Write out the passage on fun in video games starting at "You remember before" and ending at "year in games.", swapping "storytelling" for "narrative".

▶ **Source document**:
● ● ● ● ●
You remember before the Telltale formula became the Telltale formula, before all the best writers bailed off the ship, and the Walking Dead, Season 1 came out and blew everybody’s minds?  There is not a single part of that game that is actually ‘fun’.  Yet it was still the storytelling experience of the year in games.

For that matter, think back to any horror game you particularly liked.  Not action horror, because that’s going for a completely different feel, but good old classic survival horror, or spook horror, or just plain scary scary game.  Chances are, if it left that impression on you, it was never fun.  Video games do horror very, very well, possibly better than any other medium, but horror games are very rarely fun.  And that’s deliberate.  Horror video games are geared towards delivering a very specific feeling and experience.  And fun would interfere with that.  Scary video games don’t deliver the rollercoaster type scariness where you can mix that with the fun, video games, and most other spooky artistic mediums, reach into your brain and twist the mental fear out of it.  They get your mind working against itself.  If your mind is having fun, it won’t be able to settle on the fear.  Fun would be a complete distraction, a big mood killer, in this experience.
● ● ● ● ●
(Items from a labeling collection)

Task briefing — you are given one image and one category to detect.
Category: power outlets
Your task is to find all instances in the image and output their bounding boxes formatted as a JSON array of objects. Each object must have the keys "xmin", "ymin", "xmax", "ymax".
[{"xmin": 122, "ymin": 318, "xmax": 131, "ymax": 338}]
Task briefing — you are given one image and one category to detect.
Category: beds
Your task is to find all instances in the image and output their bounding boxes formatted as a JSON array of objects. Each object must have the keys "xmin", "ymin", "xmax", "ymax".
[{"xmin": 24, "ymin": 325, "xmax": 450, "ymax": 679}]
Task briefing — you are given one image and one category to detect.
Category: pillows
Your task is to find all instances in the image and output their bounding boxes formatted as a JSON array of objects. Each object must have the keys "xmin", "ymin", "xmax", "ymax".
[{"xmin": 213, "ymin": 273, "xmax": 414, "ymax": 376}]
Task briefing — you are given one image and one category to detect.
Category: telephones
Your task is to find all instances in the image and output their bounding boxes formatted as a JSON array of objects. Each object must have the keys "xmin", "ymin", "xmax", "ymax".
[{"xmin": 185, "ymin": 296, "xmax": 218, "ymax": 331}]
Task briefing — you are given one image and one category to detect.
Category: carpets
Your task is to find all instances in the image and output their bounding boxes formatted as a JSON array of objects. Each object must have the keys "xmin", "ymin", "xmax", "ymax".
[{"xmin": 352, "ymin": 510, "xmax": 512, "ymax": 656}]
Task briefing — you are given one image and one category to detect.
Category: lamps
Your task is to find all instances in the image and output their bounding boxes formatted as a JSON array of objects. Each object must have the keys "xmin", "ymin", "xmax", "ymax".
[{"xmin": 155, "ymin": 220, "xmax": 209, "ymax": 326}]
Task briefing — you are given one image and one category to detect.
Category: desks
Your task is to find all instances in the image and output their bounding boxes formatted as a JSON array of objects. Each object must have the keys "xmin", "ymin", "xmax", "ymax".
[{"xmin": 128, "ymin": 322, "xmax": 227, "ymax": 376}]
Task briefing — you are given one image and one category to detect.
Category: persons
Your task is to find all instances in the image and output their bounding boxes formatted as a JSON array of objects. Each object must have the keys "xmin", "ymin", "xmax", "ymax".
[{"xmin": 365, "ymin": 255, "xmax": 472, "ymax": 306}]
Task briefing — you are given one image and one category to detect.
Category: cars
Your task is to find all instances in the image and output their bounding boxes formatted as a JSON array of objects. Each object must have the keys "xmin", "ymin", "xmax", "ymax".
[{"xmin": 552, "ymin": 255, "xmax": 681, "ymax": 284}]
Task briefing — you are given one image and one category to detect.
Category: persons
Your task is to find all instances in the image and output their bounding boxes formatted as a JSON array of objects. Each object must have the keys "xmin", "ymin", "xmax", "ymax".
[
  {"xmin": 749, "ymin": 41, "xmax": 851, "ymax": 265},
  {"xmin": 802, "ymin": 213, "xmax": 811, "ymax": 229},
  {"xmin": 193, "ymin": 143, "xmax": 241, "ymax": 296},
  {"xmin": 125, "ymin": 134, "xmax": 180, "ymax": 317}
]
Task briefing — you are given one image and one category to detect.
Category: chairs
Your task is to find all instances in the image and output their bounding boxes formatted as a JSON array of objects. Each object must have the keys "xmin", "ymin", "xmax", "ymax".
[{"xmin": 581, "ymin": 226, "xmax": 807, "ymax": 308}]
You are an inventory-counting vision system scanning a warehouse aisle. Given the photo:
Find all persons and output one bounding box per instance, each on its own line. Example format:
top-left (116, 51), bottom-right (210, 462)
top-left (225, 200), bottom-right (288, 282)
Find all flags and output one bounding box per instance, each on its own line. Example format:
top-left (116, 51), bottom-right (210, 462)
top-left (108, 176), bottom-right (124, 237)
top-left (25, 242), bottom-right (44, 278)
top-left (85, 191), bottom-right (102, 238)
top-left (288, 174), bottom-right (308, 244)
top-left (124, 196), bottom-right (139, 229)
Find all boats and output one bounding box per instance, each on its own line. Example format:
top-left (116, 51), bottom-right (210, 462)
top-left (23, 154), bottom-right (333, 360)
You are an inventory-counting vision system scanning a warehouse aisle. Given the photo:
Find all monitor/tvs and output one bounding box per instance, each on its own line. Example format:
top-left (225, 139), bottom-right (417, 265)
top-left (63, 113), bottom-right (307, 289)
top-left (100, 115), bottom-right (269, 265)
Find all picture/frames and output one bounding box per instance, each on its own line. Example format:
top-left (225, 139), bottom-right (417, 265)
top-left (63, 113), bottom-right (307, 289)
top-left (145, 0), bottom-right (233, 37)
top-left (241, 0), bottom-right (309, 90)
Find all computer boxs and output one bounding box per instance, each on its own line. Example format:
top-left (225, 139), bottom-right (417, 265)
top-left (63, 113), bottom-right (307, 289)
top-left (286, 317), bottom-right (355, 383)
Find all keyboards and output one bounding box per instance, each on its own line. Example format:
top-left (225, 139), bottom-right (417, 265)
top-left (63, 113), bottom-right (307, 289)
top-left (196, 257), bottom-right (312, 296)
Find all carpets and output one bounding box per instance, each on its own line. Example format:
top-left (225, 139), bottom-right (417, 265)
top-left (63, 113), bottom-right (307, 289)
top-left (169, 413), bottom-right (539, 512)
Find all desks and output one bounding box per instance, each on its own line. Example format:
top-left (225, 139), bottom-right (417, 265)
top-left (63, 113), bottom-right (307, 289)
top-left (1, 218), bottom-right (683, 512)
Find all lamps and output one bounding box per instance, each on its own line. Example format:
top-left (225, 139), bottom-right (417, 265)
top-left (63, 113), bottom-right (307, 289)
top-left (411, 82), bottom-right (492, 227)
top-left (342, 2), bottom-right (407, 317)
● ● ● ● ●
▶ **Task output**:
You remember before the Telltale formula became the Telltale formula, before all the best writers bailed off the ship, and the Walking Dead, Season 1 came out and blew everybody’s minds?  There is not a single part of that game that is actually ‘fun’.  Yet it was still the narrative experience of the year in games.